Items from a dataset
-*-*-

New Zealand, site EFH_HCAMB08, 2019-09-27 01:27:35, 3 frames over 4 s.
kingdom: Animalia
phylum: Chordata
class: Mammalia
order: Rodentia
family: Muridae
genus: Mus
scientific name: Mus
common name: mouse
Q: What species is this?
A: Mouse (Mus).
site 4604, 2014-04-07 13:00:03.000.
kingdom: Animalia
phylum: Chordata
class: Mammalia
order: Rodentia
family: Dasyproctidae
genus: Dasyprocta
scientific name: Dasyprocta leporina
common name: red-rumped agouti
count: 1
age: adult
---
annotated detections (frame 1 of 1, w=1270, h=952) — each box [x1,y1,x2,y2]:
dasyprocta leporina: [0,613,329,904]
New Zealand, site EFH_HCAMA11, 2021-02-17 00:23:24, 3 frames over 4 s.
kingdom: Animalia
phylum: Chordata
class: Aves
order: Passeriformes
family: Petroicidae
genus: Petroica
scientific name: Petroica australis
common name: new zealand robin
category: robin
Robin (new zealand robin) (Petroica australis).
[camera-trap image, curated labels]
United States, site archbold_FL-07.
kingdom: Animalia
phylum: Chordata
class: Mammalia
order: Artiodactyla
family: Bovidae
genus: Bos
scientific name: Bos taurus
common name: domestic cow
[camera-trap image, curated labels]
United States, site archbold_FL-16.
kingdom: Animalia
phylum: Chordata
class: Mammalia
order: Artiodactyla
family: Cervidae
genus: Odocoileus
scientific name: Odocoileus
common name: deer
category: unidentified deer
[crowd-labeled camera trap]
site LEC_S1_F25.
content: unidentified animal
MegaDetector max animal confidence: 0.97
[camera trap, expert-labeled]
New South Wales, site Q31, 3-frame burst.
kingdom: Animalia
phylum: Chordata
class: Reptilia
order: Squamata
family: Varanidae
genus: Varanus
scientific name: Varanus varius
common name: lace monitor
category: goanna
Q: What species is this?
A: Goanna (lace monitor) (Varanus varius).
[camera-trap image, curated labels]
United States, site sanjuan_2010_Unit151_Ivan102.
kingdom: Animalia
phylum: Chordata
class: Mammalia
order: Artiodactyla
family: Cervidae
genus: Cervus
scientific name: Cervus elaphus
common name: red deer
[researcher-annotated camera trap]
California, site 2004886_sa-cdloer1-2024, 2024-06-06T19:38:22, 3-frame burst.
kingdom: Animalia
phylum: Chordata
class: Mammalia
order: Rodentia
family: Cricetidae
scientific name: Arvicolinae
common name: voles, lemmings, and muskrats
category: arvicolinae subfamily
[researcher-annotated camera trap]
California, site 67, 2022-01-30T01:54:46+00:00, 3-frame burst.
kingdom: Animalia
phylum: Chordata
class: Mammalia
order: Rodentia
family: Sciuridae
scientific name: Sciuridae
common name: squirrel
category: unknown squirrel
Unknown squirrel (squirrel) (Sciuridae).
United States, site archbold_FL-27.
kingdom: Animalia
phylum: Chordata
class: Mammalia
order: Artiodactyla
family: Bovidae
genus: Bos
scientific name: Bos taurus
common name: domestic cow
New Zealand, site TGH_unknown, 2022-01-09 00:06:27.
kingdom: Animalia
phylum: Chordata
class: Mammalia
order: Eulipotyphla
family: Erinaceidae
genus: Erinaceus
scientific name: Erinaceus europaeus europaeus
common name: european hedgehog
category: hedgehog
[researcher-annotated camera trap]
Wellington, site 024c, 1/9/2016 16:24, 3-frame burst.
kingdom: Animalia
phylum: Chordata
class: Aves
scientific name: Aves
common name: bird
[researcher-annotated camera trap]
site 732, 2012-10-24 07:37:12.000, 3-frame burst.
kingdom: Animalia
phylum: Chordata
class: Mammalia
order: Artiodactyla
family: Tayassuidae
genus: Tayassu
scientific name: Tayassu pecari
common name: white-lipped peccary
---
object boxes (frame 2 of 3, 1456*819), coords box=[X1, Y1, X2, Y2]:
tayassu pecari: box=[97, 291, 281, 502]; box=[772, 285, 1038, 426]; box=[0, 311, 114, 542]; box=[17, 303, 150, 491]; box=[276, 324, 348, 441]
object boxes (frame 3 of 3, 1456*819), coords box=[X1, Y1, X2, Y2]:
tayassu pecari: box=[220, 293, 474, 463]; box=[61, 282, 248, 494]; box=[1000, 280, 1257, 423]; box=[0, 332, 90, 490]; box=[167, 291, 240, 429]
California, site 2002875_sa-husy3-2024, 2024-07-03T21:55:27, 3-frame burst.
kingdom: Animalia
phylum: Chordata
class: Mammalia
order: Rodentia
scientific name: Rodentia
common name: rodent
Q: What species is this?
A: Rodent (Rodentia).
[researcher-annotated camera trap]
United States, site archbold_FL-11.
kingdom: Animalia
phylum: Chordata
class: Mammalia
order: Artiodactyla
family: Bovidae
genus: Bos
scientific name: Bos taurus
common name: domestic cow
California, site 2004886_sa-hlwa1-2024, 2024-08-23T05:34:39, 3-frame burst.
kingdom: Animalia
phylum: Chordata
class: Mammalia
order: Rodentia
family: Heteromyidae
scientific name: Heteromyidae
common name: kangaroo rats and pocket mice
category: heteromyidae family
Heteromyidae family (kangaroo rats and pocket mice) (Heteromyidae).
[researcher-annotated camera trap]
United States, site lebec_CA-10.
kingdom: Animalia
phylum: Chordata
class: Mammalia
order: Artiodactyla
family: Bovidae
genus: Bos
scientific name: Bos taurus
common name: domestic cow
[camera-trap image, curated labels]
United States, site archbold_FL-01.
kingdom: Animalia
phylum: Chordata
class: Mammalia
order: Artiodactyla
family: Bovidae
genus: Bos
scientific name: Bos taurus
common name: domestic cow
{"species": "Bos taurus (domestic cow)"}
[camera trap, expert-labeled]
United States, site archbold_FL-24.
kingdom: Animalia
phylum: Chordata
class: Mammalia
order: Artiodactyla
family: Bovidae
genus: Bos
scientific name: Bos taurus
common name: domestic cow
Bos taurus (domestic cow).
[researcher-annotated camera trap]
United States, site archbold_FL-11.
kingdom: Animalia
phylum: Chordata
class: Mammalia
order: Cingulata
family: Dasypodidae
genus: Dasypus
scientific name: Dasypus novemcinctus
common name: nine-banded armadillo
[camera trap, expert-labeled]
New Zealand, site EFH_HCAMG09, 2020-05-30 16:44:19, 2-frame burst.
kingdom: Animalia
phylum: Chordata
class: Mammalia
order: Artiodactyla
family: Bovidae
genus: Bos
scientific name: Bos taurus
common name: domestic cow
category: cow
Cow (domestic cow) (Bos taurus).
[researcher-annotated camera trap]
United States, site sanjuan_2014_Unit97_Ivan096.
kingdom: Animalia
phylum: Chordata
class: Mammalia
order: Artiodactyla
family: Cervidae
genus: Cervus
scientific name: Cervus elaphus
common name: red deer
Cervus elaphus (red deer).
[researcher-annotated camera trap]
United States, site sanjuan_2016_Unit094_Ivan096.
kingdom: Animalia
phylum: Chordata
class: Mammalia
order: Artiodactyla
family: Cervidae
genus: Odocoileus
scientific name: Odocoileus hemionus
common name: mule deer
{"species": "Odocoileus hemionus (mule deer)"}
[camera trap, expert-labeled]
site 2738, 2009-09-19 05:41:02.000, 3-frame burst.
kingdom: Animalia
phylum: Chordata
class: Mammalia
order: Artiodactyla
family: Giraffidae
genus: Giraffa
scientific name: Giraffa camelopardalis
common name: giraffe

-*-*-

▶ Exercise: Repeat the data above, word for word.

▶ Expected output:
New Zealand, site EFH_HCAMB08, 2019-09-27 01:27:35, 3 frames over 4 s.
kingdom: Animalia
phylum: Chordata
class: Mammalia
order: Rodentia
family: Muridae
genus: Mus
scientific name: Mus
common name: mouse
Q: What species is this?
A: Mouse (Mus).
site 4604, 2014-04-07 13:00:03.000.
kingdom: Animalia
phylum: Chordata
class: Mammalia
order: Rodentia
family: Dasyproctidae
genus: Dasyprocta
scientific name: Dasyprocta leporina
common name: red-rumped agouti
count: 1
age: adult
---
annotated detections (frame 1 of 1, w=1270, h=952) — each box [x1,y1,x2,y2]:
dasyprocta leporina: [0,613,329,904]
New Zealand, site EFH_HCAMA11, 2021-02-17 00:23:24, 3 frames over 4 s.
kingdom: Animalia
phylum: Chordata
class: Aves
order: Passeriformes
family: Petroicidae
genus: Petroica
scientific name: Petroica australis
common name: new zealand robin
category: robin
Robin (new zealand robin) (Petroica australis).
[camera-trap image, curated labels]
United States, site archbold_FL-07.
kingdom: Animalia
phylum: Chordata
class: Mammalia
order: Artiodactyla
family: Bovidae
genus: Bos
scientific name: Bos taurus
common name: domestic cow
[camera-trap image, curated labels]
United States, site archbold_FL-16.
kingdom: Animalia
phylum: Chordata
class: Mammalia
order: Artiodactyla
family: Cervidae
genus: Odocoileus
scientific name: Odocoileus
common name: deer
category: unidentified deer
[crowd-labeled camera trap]
site LEC_S1_F25.
content: unidentified animal
MegaDetector max animal confidence: 0.97
[camera trap, expert-labeled]
New South Wales, site Q31, 3-frame burst.
kingdom: Animalia
phylum: Chordata
class: Reptilia
order: Squamata
family: Varanidae
genus: Varanus
scientific name: Varanus varius
common name: lace monitor
category: goanna
Q: What species is this?
A: Goanna (lace monitor) (Varanus varius).
[camera-trap image, curated labels]
United States, site sanjuan_2010_Unit151_Ivan102.
kingdom: Animalia
phylum: Chordata
class: Mammalia
order: Artiodactyla
family: Cervidae
genus: Cervus
scientific name: Cervus elaphus
common name: red deer
[researcher-annotated camera trap]
California, site 2004886_sa-cdloer1-2024, 2024-06-06T19:38:22, 3-frame burst.
kingdom: Animalia
phylum: Chordata
class: Mammalia
order: Rodentia
family: Cricetidae
scientific name: Arvicolinae
common name: voles, lemmings, and muskrats
category: arvicolinae subfamily
[researcher-annotated camera trap]
California, site 67, 2022-01-30T01:54:46+00:00, 3-frame burst.
kingdom: Animalia
phylum: Chordata
class: Mammalia
order: Rodentia
family: Sciuridae
scientific name: Sciuridae
common name: squirrel
category: unknown squirrel
Unknown squirrel (squirrel) (Sciuridae).
United States, site archbold_FL-27.
kingdom: Animalia
phylum: Chordata
class: Mammalia
order: Artiodactyla
family: Bovidae
genus: Bos
scientific name: Bos taurus
common name: domestic cow
New Zealand, site TGH_unknown, 2022-01-09 00:06:27.
kingdom: Animalia
phylum: Chordata
class: Mammalia
order: Eulipotyphla
family: Erinaceidae
genus: Erinaceus
scientific name: Erinaceus europaeus europaeus
common name: european hedgehog
category: hedgehog
[researcher-annotated camera trap]
Wellington, site 024c, 1/9/2016 16:24, 3-frame burst.
kingdom: Animalia
phylum: Chordata
class: Aves
scientific name: Aves
common name: bird
[researcher-annotated camera trap]
site 732, 2012-10-24 07:37:12.000, 3-frame burst.
kingdom: Animalia
phylum: Chordata
class: Mammalia
order: Artiodactyla
family: Tayassuidae
genus: Tayassu
scientific name: Tayassu pecari
common name: white-lipped peccary
---
object boxes (frame 2 of 3, 1456*819), coords box=[X1, Y1, X2, Y2]:
tayassu pecari: box=[97, 291, 281, 502]; box=[772, 285, 1038, 426]; box=[0, 311, 114, 542]; box=[17, 303, 150, 491]; box=[276, 324, 348, 441]
object boxes (frame 3 of 3, 1456*819), coords box=[X1, Y1, X2, Y2]:
tayassu pecari: box=[220, 293, 474, 463]; box=[61, 282, 248, 494]; box=[1000, 280, 1257, 423]; box=[0, 332, 90, 490]; box=[167, 291, 240, 429]
California, site 2002875_sa-husy3-2024, 2024-07-03T21:55:27, 3-frame burst.
kingdom: Animalia
phylum: Chordata
class: Mammalia
order: Rodentia
scientific name: Rodentia
common name: rodent
Q: What species is this?
A: Rodent (Rodentia).
[researcher-annotated camera trap]
United States, site archbold_FL-11.
kingdom: Animalia
phylum: Chordata
class: Mammalia
order: Artiodactyla
family: Bovidae
genus: Bos
scientific name: Bos taurus
common name: domestic cow
California, site 2004886_sa-hlwa1-2024, 2024-08-23T05:34:39, 3-frame burst.
kingdom: Animalia
phylum: Chordata
class: Mammalia
order: Rodentia
family: Heteromyidae
scientific name: Heteromyidae
common name: kangaroo rats and pocket mice
category: heteromyidae family
Heteromyidae family (kangaroo rats and pocket mice) (Heteromyidae).
[researcher-annotated camera trap]
United States, site lebec_CA-10.
kingdom: Animalia
phylum: Chordata
class: Mammalia
order: Artiodactyla
family: Bovidae
genus: Bos
scientific name: Bos taurus
common name: domestic cow
[camera-trap image, curated labels]
United States, site archbold_FL-01.
kingdom: Animalia
phylum: Chordata
class: Mammalia
order: Artiodactyla
family: Bovidae
genus: Bos
scientific name: Bos taurus
common name: domestic cow
{"species": "Bos taurus (domestic cow)"}
[camera trap, expert-labeled]
United States, site archbold_FL-24.
kingdom: Animalia
phylum: Chordata
class: Mammalia
order: Artiodactyla
family: Bovidae
genus: Bos
scientific name: Bos taurus
common name: domestic cow
Bos taurus (domestic cow).
[researcher-annotated camera trap]
United States, site archbold_FL-11.
kingdom: Animalia
phylum: Chordata
class: Mammalia
order: Cingulata
family: Dasypodidae
genus: Dasypus
scientific name: Dasypus novemcinctus
common name: nine-banded armadillo
[camera trap, expert-labeled]
New Zealand, site EFH_HCAMG09, 2020-05-30 16:44:19, 2-frame burst.
kingdom: Animalia
phylum: Chordata
class: Mammalia
order: Artiodactyla
family: Bovidae
genus: Bos
scientific name: Bos taurus
common name: domestic cow
category: cow
Cow (domestic cow) (Bos taurus).
[researcher-annotated camera trap]
United States, site sanjuan_2014_Unit97_Ivan096.
kingdom: Animalia
phylum: Chordata
class: Mammalia
order: Artiodactyla
family: Cervidae
genus: Cervus
scientific name: Cervus elaphus
common name: red deer
Cervus elaphus (red deer).
[researcher-annotated camera trap]
United States, site sanjuan_2016_Unit094_Ivan096.
kingdom: Animalia
phylum: Chordata
class: Mammalia
order: Artiodactyla
family: Cervidae
genus: Odocoileus
scientific name: Odocoileus hemionus
common name: mule deer
{"species": "Odocoileus hemionus (mule deer)"}
[camera trap, expert-labeled]
site 2738, 2009-09-19 05:41:02.000, 3-frame burst.
kingdom: Animalia
phylum: Chordata
class: Mammalia
order: Artiodactyla
family: Giraffidae
genus: Giraffa
scientific name: Giraffa camelopardalis
common name: giraffe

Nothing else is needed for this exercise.